Ellesmere Island Eocene Fossils

 Having been mapped on foot, by dogsled, and from the air by rugged geologists from the GEOLOGICAL SURVEY OF CANADA, the Canadian High Arctic was untouched by vertebrate palaeontologists until the mid-1970s.

Ellesmere Island Eocene Fossils

 Some 55 million years ago, during the early Eocene Epoch, ELLESMERE Island in Canada's eastern High Arctic was warm and ice-free. It was also home to lush lowland forests and swamps inhabited by alligators, giant tortoises, snakes, lizards, and a host of mammals that included primates, tapirs, hippo-like Coryphodon, and large, rhino-like brontotheres. In the nearby ocean, clams and snails thrived. This extinct environment, well above the ARCTIC CIRCLE, combined a warm temperate climate with a typical Arctic light regime of bright summers and dark winters.

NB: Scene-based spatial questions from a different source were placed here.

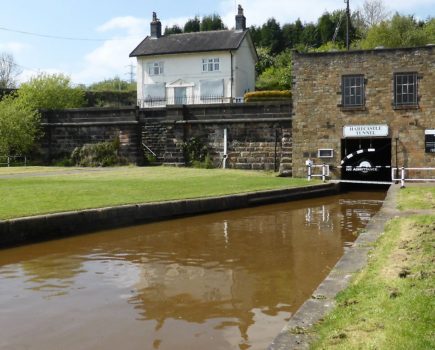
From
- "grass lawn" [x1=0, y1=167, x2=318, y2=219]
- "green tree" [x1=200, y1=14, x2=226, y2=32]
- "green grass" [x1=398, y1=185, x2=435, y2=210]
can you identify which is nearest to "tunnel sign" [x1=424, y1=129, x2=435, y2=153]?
"grass lawn" [x1=0, y1=167, x2=318, y2=219]

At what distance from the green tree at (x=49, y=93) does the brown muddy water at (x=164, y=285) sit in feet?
93.3

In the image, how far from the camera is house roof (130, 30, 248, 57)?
45.5 m

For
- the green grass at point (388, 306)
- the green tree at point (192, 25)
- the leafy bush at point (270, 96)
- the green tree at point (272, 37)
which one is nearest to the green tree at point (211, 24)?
the green tree at point (192, 25)

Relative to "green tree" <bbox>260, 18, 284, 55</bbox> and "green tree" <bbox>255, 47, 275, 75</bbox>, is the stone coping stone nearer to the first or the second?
"green tree" <bbox>255, 47, 275, 75</bbox>

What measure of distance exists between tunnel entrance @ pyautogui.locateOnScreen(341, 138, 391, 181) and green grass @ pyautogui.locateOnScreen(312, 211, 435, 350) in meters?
17.3

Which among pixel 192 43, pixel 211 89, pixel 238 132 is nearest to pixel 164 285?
pixel 238 132

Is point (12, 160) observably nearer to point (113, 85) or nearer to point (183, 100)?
point (183, 100)

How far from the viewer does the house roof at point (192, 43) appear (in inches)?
1793

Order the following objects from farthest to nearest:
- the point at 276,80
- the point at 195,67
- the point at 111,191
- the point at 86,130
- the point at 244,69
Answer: the point at 276,80, the point at 244,69, the point at 195,67, the point at 86,130, the point at 111,191

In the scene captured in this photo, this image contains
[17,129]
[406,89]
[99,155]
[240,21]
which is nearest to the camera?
[406,89]

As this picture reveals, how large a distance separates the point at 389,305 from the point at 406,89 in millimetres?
20194

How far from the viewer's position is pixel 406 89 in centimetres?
2333

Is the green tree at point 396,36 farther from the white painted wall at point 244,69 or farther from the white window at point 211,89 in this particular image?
the white window at point 211,89

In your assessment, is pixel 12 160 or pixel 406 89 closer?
pixel 406 89
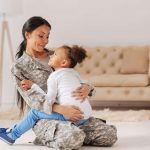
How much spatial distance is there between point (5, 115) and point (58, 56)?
79.1 inches

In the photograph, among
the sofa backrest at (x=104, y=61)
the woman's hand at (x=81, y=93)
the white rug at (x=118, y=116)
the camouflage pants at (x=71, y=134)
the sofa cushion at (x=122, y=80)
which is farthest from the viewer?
the sofa backrest at (x=104, y=61)

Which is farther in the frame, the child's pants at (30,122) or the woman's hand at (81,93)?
the child's pants at (30,122)

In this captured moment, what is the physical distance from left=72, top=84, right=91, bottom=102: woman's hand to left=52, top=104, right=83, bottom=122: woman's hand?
0.27 feet

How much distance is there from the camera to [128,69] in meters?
5.58

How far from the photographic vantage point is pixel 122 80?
17.1 ft

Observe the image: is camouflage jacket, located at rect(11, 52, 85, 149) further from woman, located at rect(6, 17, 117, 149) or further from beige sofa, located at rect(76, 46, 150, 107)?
beige sofa, located at rect(76, 46, 150, 107)

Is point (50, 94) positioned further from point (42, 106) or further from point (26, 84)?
point (26, 84)

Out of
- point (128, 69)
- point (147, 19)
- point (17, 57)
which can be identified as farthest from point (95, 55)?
point (17, 57)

 Having been mapped on foot, by dogsled, and from the air by rugged geologists from the GEOLOGICAL SURVEY OF CANADA, the Canadian High Arctic was untouched by vertebrate palaeontologists until the mid-1970s. The first discoveries of Eocene vertebrate FOSSILS on Ellesmere Island were made in 1975 by Mary Dawson and Robert (Mac) West, vertebrate palaeontologists at the Carnegie Museum of Natural History and Milwaukee Public Museum, respectively. In rocks of the Eureka Sound Group near the head of Strathcona Fiord (~78º N lat), the duo discovered fossils of alligators, fishes, turtles, and mammals. Ranking among the greatest contributions to vertebrate PALAEONTOLOGY of the last century, these first discoveries confirmed beyond anyone's doubt that the High Arctic had enjoyed a mild temperate climate millions of years ago, and sparked decades of Arctic palaeontological field exploration.

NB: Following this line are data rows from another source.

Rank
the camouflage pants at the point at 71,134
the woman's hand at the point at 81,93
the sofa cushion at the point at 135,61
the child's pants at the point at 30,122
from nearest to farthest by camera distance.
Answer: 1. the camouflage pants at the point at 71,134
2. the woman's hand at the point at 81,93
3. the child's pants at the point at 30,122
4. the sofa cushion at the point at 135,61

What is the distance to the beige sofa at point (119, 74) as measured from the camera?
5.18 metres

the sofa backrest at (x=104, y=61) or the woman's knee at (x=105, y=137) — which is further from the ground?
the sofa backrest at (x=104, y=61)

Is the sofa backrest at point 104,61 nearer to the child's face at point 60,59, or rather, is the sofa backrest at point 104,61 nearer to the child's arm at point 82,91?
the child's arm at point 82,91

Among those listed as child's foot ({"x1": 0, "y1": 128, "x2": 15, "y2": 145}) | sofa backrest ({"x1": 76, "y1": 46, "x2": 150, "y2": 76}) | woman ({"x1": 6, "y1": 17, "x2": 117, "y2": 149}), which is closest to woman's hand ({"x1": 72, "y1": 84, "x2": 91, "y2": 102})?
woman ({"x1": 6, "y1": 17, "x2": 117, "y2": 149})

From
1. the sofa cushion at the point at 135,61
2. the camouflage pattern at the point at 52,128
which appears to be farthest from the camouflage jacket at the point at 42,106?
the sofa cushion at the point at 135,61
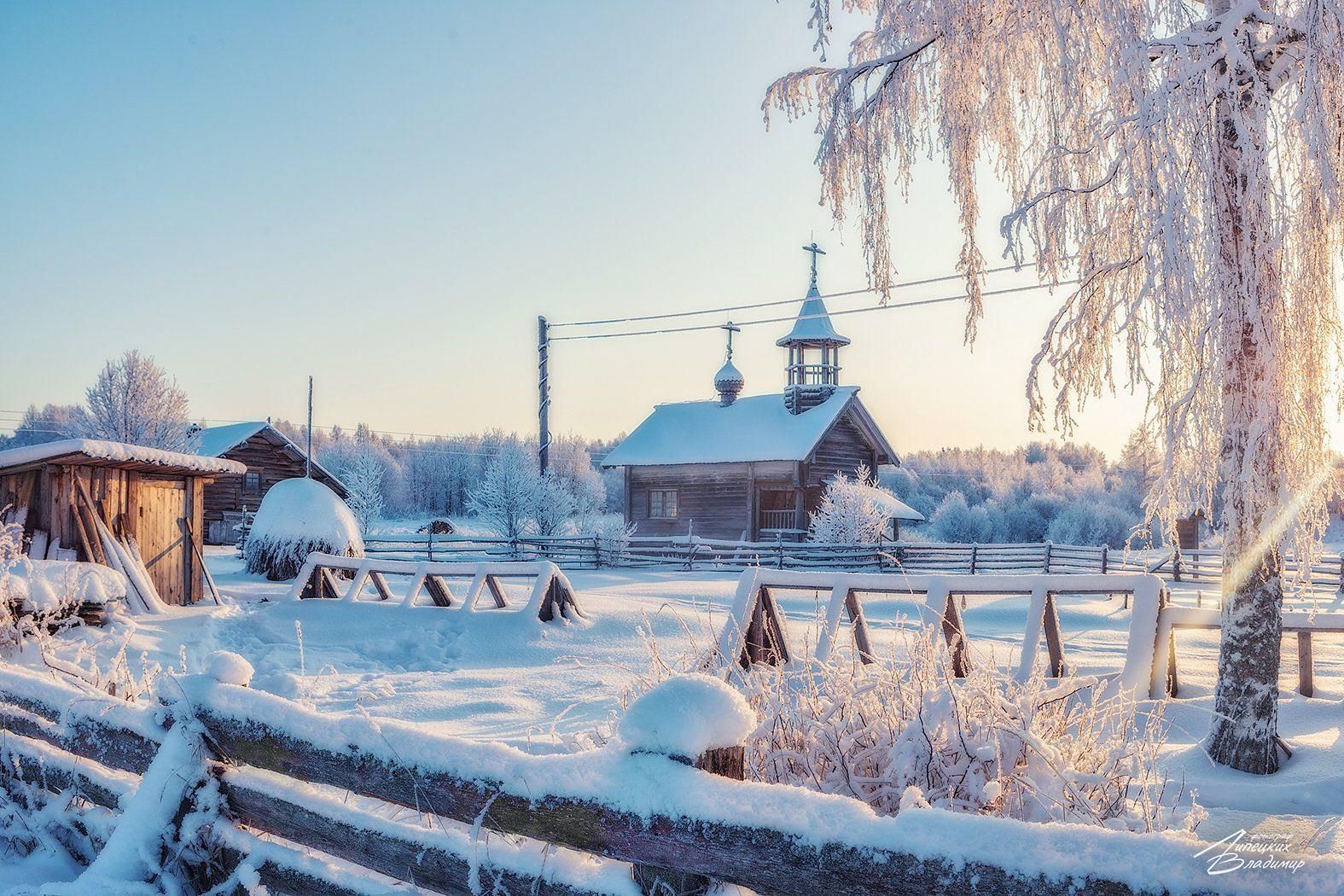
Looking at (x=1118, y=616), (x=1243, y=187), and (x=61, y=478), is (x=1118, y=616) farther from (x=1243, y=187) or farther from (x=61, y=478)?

 Finding fossils on Ellesmere Island is no easy feat. The stark, unmarred beauty of the landscape is matched only by the harshness and unpredictability of Mother Nature. While the 24-hour-daylight afforded by the Arctic summer may sound idyllic, it makes sleeping difficult, and blue sky and sunshine are often countered by clouds, fog, and the cold winds off the fiords that cut straight to the bone. When the thermometer goes up and layers of fleece and protective outerwear are shed, hungry mosquitoes lie in wait. Furthermore, fossil bones and teeth are few and far between, and the PERMAFROST wreaks havoc on them. Left are but pieces of an Eocene puzzle, that, if complete, would probably look a lot like today's cypress swamps teeming with life.

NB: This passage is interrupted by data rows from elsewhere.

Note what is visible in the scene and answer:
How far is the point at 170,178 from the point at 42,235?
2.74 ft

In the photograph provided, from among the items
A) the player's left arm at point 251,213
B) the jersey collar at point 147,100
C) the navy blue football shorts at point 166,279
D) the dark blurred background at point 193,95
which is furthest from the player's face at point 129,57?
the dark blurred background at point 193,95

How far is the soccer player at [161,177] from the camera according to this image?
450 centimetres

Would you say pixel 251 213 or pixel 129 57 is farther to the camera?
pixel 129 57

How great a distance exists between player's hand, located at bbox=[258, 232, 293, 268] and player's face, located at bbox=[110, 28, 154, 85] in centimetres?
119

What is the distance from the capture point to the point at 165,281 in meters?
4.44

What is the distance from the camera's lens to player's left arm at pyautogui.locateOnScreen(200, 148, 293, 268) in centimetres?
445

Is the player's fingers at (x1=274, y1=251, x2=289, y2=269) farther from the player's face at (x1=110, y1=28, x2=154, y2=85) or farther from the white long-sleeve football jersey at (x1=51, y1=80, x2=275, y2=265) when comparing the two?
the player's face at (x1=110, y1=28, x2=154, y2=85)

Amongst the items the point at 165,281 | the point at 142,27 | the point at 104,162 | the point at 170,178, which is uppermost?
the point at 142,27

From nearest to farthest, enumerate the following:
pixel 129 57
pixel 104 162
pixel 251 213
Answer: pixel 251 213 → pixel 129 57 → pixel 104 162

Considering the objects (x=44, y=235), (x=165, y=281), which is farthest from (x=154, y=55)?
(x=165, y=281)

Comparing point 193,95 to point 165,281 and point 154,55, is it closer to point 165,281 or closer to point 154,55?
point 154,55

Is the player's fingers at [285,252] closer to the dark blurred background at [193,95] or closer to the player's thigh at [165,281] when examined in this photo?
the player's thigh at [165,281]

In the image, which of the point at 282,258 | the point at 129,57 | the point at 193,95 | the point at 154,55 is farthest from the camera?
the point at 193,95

 From a palaeogeographic perspective, the High Arctic has long been considered as en route for extinct land mammals dispersing between North America and both Europe and Asia. Early Eocene fossil mammals from Ellesmere Island support the existence of a North Atlantic land corridor between northern Europe and North America because several of the mammalian genera are shared with early Eocene North American and European faunas. Moreover, a high-latitude land bridge existed across the Bering Strait between Asia and North America for much of the Cenozoic Era (approximately the last 65 million years) and, as a result, many mammal lineages are thought to have dispersed back and forth between these two continents. For example, the oldest and northernmost tapirs, known from fossil bones and teeth from Ellesmere Island, suggest close links to both Asian and North American fossil tapirs.

  The Eocene fossil animals and plants preserved in rocks on Ellesmere Island comprise a striking example of a high-latitude "greenhouse" world during the warmest interval in all of Cenozoic time. New paleoclimate studies indicate that Mean Annual Temperatures (MAT) on Ellesmere Island during the early Eocene probably ranged from about 10 to 12 ºC, a far cry from today's MAT of about -20 ºC. As our concerns about today's GLOBAL WARMING are heightened, the fossils of Ellesmere Island will play an ever-important role in our understanding and ability to predict the future impacts of global warming on Earth's life and environments.